One limitation of this analysis is that we were unable to follow a single entire birth cohort because the data set contained only 21 years of TB incidence data, based on the availability of population denominators stratified by nativity. Also, we were unable to follow individuals’ entire life courses or to assess time since TB infection in relation to TB incidence. Moreover, although describing age, period, and cohort effects on decreasing TB incidence trends, our study does not explain the slowing of decreases during 2013 to 2015. Additional analyses to explain causal mechanisms for trends are needed.
In the case of US-born individuals, we did not consider parents’ place of birth or travel to TB-endemic areas; therefore, we cannot ascertain whether US-born children and adolescents with non–US-born parents might be at higher risk for TB because of travel or family history. Also, for individuals born outside the United States, the period of immigration and immigration patterns may have differed by race/ethnicity as well as birth cohort. In addition, from 2007 to 2013, the introduction of culture-based overseas screening for refugees and immigrants increased the number of TB cases detected prior to individuals’ arrival in the United States.12
Conclusions
We have shown that TB trends in the United States differ by nativity and race/ethnicity and according to age, period, and birth cohort.
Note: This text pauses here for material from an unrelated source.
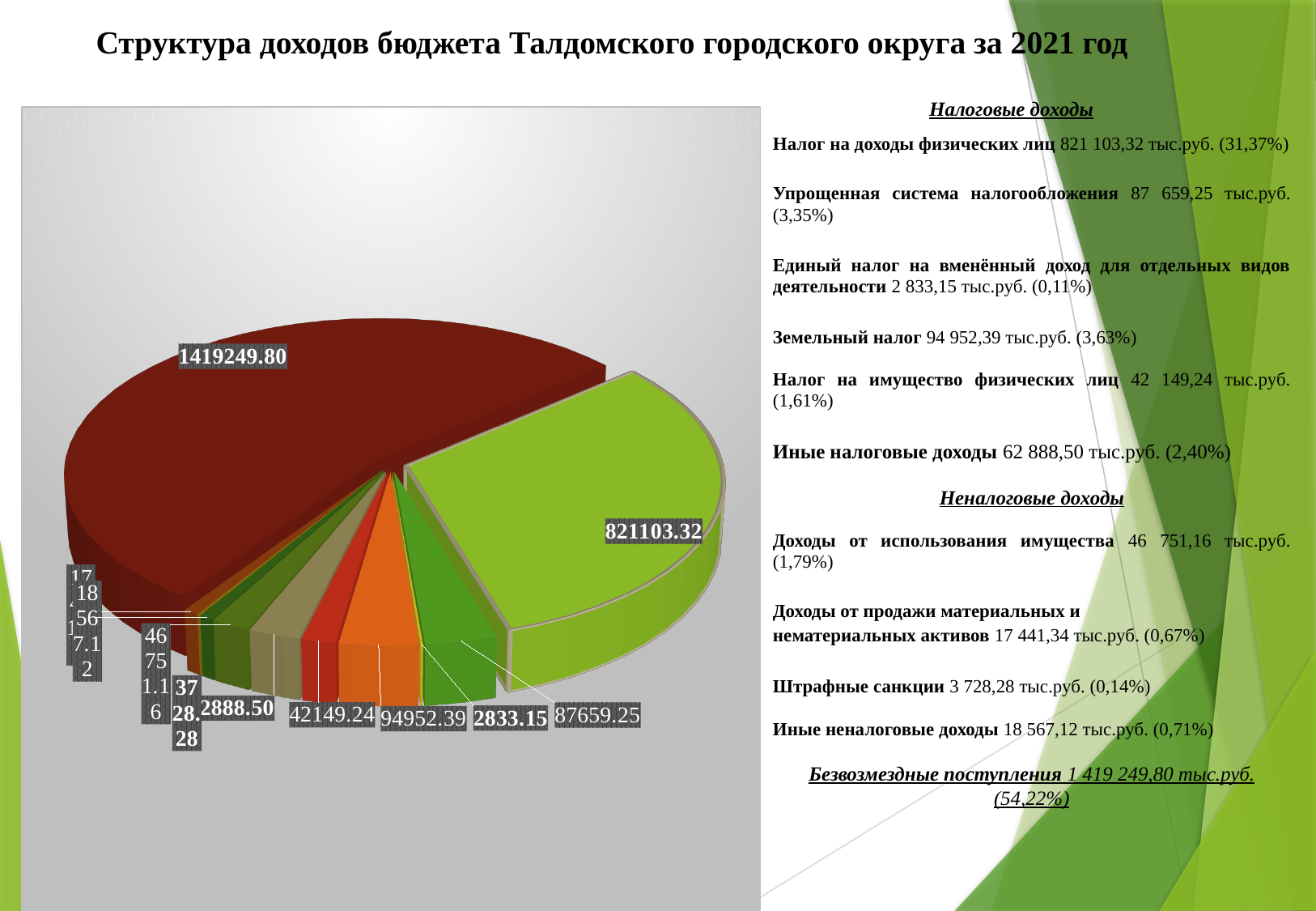
According to the slide, what value does the pie chart show for Упрощенная система налогообложения? 87659.25 What share of the pie does the largest slice (Безвозмездные поступления) represent, according to the slide? 54,22% What kind of chart is shown on the slide? pie chart What is the title of the slide containing the pie chart? Структура доходов бюджета Талдомского городского округа за 2021 год What is the difference between the slice labelled 1419249.80 and the slice labelled 821103.32? 598146.48 According to the slide, what value does the pie chart show for Налог на имущество физических лиц? 42149.24 According to the slide, what value does the pie chart show for Земельный налог? 94952.39 What colour is the largest slice of the pie chart? dark red What is the value shown on the light green slice of the pie chart (the second largest)? 821103.32 What is the value shown on the largest slice of the pie chart? 1419249.80 Which is larger in the pie chart: the slice labelled 821103.32 or the slice labelled 87659.25? 821103.32 According to the slide, what value does the pie chart show for Единый налог на вменённый доход? 2833.15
Although there have been decreases in TB rates, these decreases have been smaller among non–US-born individuals than US-born individuals in the case of all racial/ethnic groups as well as among those aged 30 years or older. Furthermore, the recent stabilization of rates among non–US-born individuals ensures that TB will remain a health concern for the United States.1 Maintaining effective TB control programs alongside screening and treatment of people at risk for TB or latent TB infection, particularly among those not born in the United States, is essential for reducing TB incidence.13
ACKNOWLEDGMENTS
We gratefully acknowledge the contributions of all state and local health departments whose staff collected and reported the data used in this article. We specifically acknowledge the editing contributions of C. Kay Smith.
HUMAN PARTICIPANT PROTECTION
Institutional review board approval was not required because the data were collected and analyzed as part of routine tuberculosis surveillance.